++++ Extract
The specific scenario is balancing after opener bids one of suit, i.e. 1♣/1/1/1♠ – Pass – Pass to the balancer. The simulation results assume opener is in first or second seat and plays a strong notrump (15-17). Full details of the simulation, including the Tcl code, are presented later. The figure below summarizes the results.

Plot of average HCP and expected range for partnerships and individual hands as a function of balancer's HCP when the auction is one of suit, pass, pass

The data points show the average strength for each of the other three hands when the balancer holds a given number of high card points (HCPs). The total HCP strength of each partnership is also shown. The shaded areas show one standard deviation about the average. Each column of data points is based on a simulation of 10,000 deals except the 0-2 HCP columns which are based on only 1,000 deals for performance reasons detailed later. The simulation assumes an aggressive open-responder bidding style meant to reflect what is typically encountered in the open pairs game at an ACBL regional. The dotted lines are the result for a second simulation using a conservative opener-responder bidding style. The conservative simulation result is not shown for responder because it is almost identical to the result from the aggressive simulation.
++++++++
++++ Extracted records
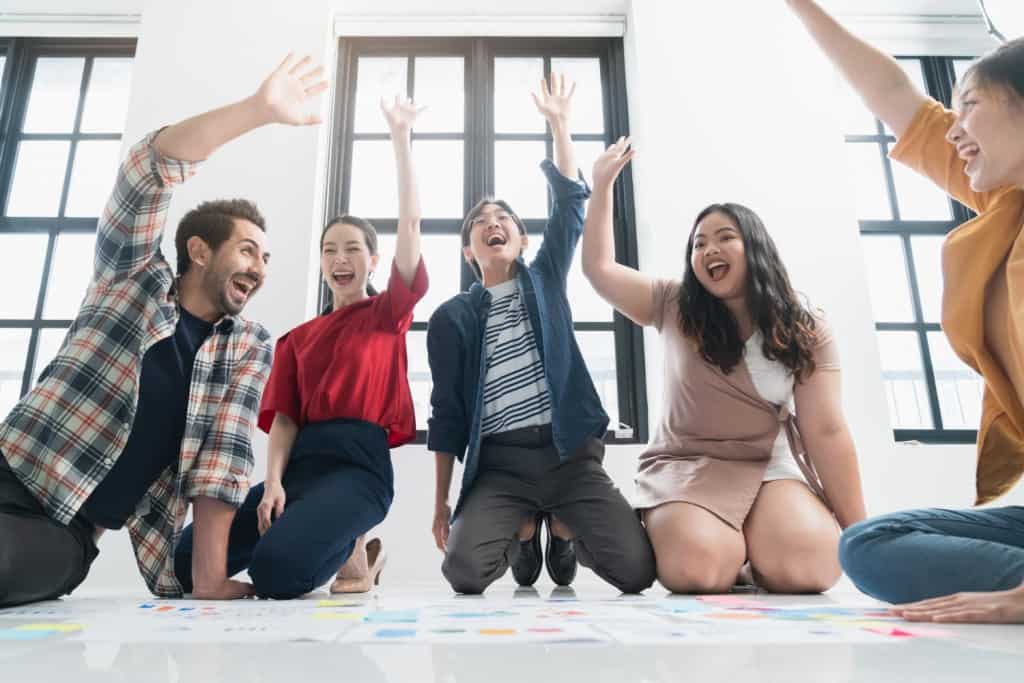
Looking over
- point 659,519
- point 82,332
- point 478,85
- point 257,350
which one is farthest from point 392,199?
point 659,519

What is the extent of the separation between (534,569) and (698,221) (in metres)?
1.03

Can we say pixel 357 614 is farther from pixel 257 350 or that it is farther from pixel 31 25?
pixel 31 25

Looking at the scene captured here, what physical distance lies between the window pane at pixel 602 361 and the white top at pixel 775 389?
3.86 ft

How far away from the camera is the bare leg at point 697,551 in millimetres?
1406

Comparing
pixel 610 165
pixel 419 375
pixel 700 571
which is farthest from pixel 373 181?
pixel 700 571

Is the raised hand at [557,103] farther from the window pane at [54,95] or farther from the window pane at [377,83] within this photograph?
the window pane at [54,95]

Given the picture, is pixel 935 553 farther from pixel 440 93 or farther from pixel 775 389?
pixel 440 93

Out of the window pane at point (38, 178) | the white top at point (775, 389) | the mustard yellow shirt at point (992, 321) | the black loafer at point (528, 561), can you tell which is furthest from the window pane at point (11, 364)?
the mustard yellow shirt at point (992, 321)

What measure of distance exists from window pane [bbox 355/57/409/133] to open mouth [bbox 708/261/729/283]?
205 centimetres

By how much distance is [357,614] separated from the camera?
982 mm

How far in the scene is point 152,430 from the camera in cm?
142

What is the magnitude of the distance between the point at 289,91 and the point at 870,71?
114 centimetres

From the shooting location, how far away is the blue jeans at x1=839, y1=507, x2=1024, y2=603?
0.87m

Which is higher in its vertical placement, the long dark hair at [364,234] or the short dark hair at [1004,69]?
++++++++
▸ Task set
[A] Shift the records from the line with "By how much" up to and including the last line of the records, writing each line again unchanged except that 81 is added to every distance value in the answers.
[B] Extend the text on balancing after a one-of-a-suit opening from the point where it stops.

▸ Final answers
[A]
By how much distance is [357,614] separated from the camera?
1063 mm

How far in the scene is point 152,430 from the camera in cm?
223

What is the magnitude of the distance between the point at 289,91 and the point at 870,71?
195 centimetres

From the shooting location, how far away is the blue jeans at x1=839, y1=507, x2=1024, y2=603?
81.87m

Which is higher in its vertical placement, the long dark hair at [364,234] or the short dark hair at [1004,69]?

[B]
Parity in strength for each side on average is achieved when balancer has just about 9 HCP. Bidding books typically recommend balancing with 8 HCP hands and many 7 HCP hands. At 7 HCP, balancer’s side is outgunned 21.7 to 18.3 HCP on average but has 20+ HCP 30% of the time, enough to make competing worthwhile even if it only manages to push opener’s side up a level. Balancer’s side also has the advantage of having values in both hands whereas opener has nearly all the resources for his side and may be hard pressed to reach dummy once, let alone twice.

Responder’s values are rather insensitive to balancer’s values, dropping only 1.6 HCP over a 20 HCP range. Beyond 12 HCP in balancer’s hand, his partner’s expected strength falls sharply, about 0.64 HCP for every extra HCP in balancer’s hand. Therefore, balancer should not get unduly excited about hands bigger than 12 HCP, instead saving his enthusiasm for hands closer to 12 HCP than to 7 HCP because it is in the 7–12 HCP range that the partscore battle swings quickest towards balancer’s favor.

In the conservative bidding scenario, opener’s extra average strength of up to 0.4 HCP primarily comes at the expense of balancer’s partner. The effect isn’t very noticeable until balancer has 11+ HCP.

Distribution of balancer’s HCP

Distribution of balancer's HCP when the auction is one of suit, pass, pass

Balancer is not equally likely to have each number of HCPs. The histogram at the right shows balancer’s HCP for 50,000 deals. On average balancer will have 12.4 HCP and will hold 7+ HCP over 95% of the time and 8+ HCP almost 92% of the time. (In the conservative opener-responder scenario, balancer only averages 12.0 HCP.) 60% of the time, balancer will be in the 10–15 HCP range.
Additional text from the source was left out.